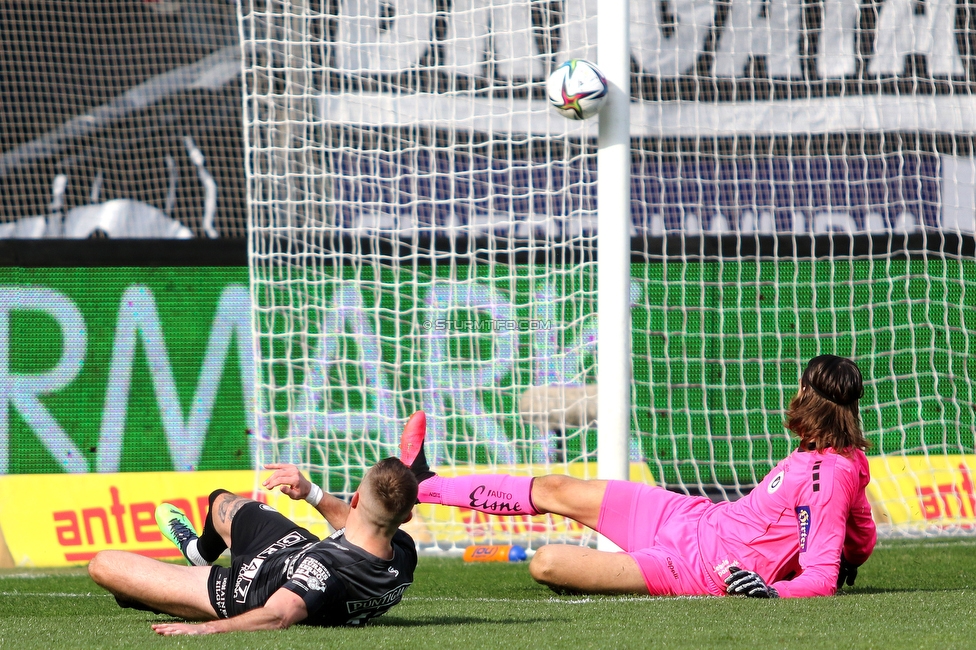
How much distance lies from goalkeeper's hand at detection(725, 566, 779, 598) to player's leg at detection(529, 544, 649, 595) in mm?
402

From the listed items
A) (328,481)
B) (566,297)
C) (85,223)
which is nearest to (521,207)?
(566,297)

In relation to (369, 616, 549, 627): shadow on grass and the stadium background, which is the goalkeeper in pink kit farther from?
the stadium background

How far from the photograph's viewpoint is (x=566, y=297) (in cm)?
654

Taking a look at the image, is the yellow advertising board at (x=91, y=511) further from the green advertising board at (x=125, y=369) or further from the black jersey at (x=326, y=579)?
the black jersey at (x=326, y=579)

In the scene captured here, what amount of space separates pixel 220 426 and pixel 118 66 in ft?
19.2

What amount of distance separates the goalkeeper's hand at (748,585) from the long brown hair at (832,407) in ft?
1.72

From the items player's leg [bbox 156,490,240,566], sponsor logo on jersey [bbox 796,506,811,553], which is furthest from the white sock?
sponsor logo on jersey [bbox 796,506,811,553]

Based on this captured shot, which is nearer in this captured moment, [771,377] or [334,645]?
[334,645]

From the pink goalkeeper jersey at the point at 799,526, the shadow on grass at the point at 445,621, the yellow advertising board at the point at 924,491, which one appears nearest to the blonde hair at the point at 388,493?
the shadow on grass at the point at 445,621

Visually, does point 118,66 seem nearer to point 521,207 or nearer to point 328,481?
point 521,207

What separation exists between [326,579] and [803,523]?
1715 mm

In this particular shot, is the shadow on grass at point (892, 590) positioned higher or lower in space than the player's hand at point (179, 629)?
lower

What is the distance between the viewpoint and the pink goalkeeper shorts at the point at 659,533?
419 centimetres

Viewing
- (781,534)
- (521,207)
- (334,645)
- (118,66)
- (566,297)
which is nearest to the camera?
(334,645)
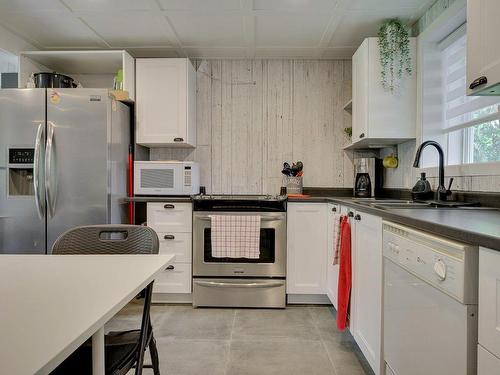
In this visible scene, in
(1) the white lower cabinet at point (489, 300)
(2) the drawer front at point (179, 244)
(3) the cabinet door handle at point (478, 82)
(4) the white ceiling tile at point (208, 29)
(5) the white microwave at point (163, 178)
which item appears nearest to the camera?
(1) the white lower cabinet at point (489, 300)

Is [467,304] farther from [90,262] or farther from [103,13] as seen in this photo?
[103,13]

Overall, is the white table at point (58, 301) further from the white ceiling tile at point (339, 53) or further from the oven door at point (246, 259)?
the white ceiling tile at point (339, 53)

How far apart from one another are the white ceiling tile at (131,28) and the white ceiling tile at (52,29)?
4.8 inches

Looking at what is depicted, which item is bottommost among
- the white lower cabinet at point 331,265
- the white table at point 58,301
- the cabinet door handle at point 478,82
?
the white lower cabinet at point 331,265

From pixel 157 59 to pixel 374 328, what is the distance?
2684mm

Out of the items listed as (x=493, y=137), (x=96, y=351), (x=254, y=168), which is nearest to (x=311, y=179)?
(x=254, y=168)

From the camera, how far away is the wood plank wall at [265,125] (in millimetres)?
3256

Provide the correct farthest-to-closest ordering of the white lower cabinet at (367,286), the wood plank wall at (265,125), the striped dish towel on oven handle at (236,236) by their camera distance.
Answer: the wood plank wall at (265,125), the striped dish towel on oven handle at (236,236), the white lower cabinet at (367,286)

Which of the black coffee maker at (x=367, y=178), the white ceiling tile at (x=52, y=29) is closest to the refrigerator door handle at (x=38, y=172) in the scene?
the white ceiling tile at (x=52, y=29)

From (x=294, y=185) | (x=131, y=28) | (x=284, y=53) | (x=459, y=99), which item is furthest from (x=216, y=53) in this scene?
(x=459, y=99)

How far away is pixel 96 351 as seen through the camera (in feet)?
2.05

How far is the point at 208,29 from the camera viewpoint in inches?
104

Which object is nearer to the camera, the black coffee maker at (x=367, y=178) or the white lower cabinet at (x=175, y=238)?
the white lower cabinet at (x=175, y=238)

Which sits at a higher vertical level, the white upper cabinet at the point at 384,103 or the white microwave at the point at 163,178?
the white upper cabinet at the point at 384,103
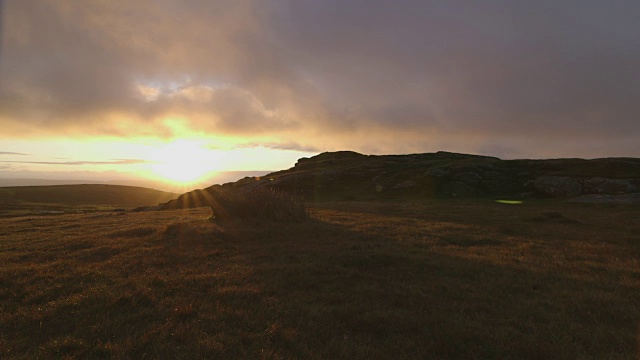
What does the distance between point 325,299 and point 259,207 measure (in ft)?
62.7

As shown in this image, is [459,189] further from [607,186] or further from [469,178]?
[607,186]

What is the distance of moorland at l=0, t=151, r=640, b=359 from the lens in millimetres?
7160

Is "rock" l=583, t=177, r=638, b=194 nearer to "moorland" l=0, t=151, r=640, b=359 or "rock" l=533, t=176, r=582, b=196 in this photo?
"rock" l=533, t=176, r=582, b=196

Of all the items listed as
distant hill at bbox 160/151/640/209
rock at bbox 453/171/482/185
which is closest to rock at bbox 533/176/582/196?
distant hill at bbox 160/151/640/209

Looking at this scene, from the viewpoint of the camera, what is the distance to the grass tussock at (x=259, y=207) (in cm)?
2744

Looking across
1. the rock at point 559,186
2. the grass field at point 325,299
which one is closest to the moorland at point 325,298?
the grass field at point 325,299

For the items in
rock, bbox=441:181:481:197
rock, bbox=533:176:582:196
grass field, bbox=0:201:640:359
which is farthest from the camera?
rock, bbox=441:181:481:197

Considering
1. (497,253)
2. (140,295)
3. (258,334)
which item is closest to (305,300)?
(258,334)

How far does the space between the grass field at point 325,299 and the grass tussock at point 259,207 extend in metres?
8.22

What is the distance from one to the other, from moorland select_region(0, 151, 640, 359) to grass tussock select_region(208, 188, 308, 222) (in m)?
7.86

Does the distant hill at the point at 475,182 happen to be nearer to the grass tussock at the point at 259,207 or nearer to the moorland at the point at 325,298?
the grass tussock at the point at 259,207

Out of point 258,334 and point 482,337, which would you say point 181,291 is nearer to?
point 258,334

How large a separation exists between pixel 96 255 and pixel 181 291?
335 inches

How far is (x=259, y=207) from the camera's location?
28.3m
________________________
Problem:
Pictures are not part of the copy; reproduce everything else in the records exactly.

Result for this task:
How much distance lies from goalkeeper's hand at detection(725, 566, 779, 598) to player's leg at detection(529, 544, 649, 595) in mm?
402

From the listed items
A) (328,481)
B) (566,297)
C) (85,223)
which is nearest to (521,207)?
(566,297)

In relation to (369, 616, 549, 627): shadow on grass and the stadium background, which is the goalkeeper in pink kit farther from?
the stadium background

How far from the photograph's viewpoint is (x=566, y=297) (in cm)?
654

Taking a look at the image, is the yellow advertising board at (x=91, y=511) further from the green advertising board at (x=125, y=369) or further from the black jersey at (x=326, y=579)?
the black jersey at (x=326, y=579)

In the scene captured here, what amount of space separates pixel 220 426 and pixel 118 66 in ft?
19.2

What amount of distance separates the goalkeeper's hand at (748,585) from the long brown hair at (832,407) in ft?
1.72

From the items player's leg [bbox 156,490,240,566], sponsor logo on jersey [bbox 796,506,811,553], which is furthest from the white sock?
sponsor logo on jersey [bbox 796,506,811,553]

Based on this captured shot, which is nearer in this captured moment, [771,377] or [334,645]?
[334,645]

From the pink goalkeeper jersey at the point at 799,526, the shadow on grass at the point at 445,621, the yellow advertising board at the point at 924,491, which one appears nearest to the blonde hair at the point at 388,493?
the shadow on grass at the point at 445,621

Visually, does point 118,66 seem nearer to point 521,207 or nearer to point 328,481?
point 521,207

What separation exists between [326,579] and [803,523]?
1715 mm

In this particular shot, is the shadow on grass at point (892, 590) positioned higher or lower in space than the player's hand at point (179, 629)?
lower

What is the distance between the viewpoint and the pink goalkeeper shorts at the point at 659,533?
419 centimetres

Viewing
- (781,534)
- (521,207)
- (334,645)
- (118,66)
- (566,297)
which is nearest to the camera?
(334,645)
In this visible scene, in
(1) the white lower cabinet at point (489, 300)
(2) the drawer front at point (179, 244)
(3) the cabinet door handle at point (478, 82)
(4) the white ceiling tile at point (208, 29)
(5) the white microwave at point (163, 178)
which item appears nearest to the camera?
(1) the white lower cabinet at point (489, 300)

Is [467,304] farther from [90,262] or farther from [103,13] as seen in this photo?
[103,13]

Overall, is the white table at point (58, 301) further from the white ceiling tile at point (339, 53) or further from the oven door at point (246, 259)?
the white ceiling tile at point (339, 53)

How far apart from one another are the white ceiling tile at (131,28) and the white ceiling tile at (52,29)?
4.8 inches

Looking at what is depicted, which item is bottommost among
- the white lower cabinet at point 331,265
- the white table at point 58,301
- the cabinet door handle at point 478,82
?
the white lower cabinet at point 331,265

From pixel 157 59 to pixel 374 328, what is the distance?
2684mm

Out of the items listed as (x=493, y=137), (x=96, y=351), (x=254, y=168), which is nearest to (x=311, y=179)?
(x=254, y=168)

From the camera, how far away is the wood plank wall at [265,125] (in millimetres)?
3256

Provide the correct farthest-to-closest ordering of the white lower cabinet at (367,286), the wood plank wall at (265,125), the striped dish towel on oven handle at (236,236) by their camera distance.
Answer: the wood plank wall at (265,125), the striped dish towel on oven handle at (236,236), the white lower cabinet at (367,286)

Which of the black coffee maker at (x=367, y=178), the white ceiling tile at (x=52, y=29) is closest to the refrigerator door handle at (x=38, y=172) in the scene?
the white ceiling tile at (x=52, y=29)

From (x=294, y=185) | (x=131, y=28) | (x=284, y=53) | (x=459, y=99), which item is furthest from (x=216, y=53) in this scene?
(x=459, y=99)

How far away is pixel 96 351 as seen through the camera (in feet)?
2.05

How far is the point at 208,29 from the camera viewpoint in inches?
104

Which object is nearer to the camera, the black coffee maker at (x=367, y=178) or the white lower cabinet at (x=175, y=238)?
the white lower cabinet at (x=175, y=238)

Which sits at a higher vertical level, the white upper cabinet at the point at 384,103 or the white microwave at the point at 163,178?
the white upper cabinet at the point at 384,103
What does the distance between point 325,299 and point 259,207 measure (in ft)?
62.7

As shown in this image, is [459,189] further from [607,186] or further from [469,178]?
[607,186]

What is the distance of moorland at l=0, t=151, r=640, b=359 from the lens in millimetres?
7160

Is "rock" l=583, t=177, r=638, b=194 nearer to "moorland" l=0, t=151, r=640, b=359 or "rock" l=533, t=176, r=582, b=196 in this photo?
"rock" l=533, t=176, r=582, b=196

Of all the items listed as
distant hill at bbox 160/151/640/209
rock at bbox 453/171/482/185
which is closest to rock at bbox 533/176/582/196?
distant hill at bbox 160/151/640/209

Looking at this scene, from the viewpoint of the camera, what is the distance to the grass tussock at (x=259, y=207) (in cm)?
2744

Looking across
1. the rock at point 559,186
2. the grass field at point 325,299
which one is closest to the moorland at point 325,298?
the grass field at point 325,299

For the items in
rock, bbox=441:181:481:197
rock, bbox=533:176:582:196
grass field, bbox=0:201:640:359
which is farthest from the camera?
rock, bbox=441:181:481:197

Considering
1. (497,253)
2. (140,295)
3. (258,334)
which item is closest to (305,300)?
(258,334)

How far does the space between the grass field at point 325,299 and the grass tussock at point 259,207 extend in metres?
8.22

What is the distance from one to the other, from moorland select_region(0, 151, 640, 359) to grass tussock select_region(208, 188, 308, 222) (in m)?
7.86

Does the distant hill at the point at 475,182 happen to be nearer to the grass tussock at the point at 259,207 or nearer to the moorland at the point at 325,298?
the grass tussock at the point at 259,207

Out of point 258,334 and point 482,337, which would you say point 181,291 is nearer to?
point 258,334

How large a separation exists between pixel 96 255 and pixel 181 291?
335 inches

How far is (x=259, y=207) from the camera's location?
28.3m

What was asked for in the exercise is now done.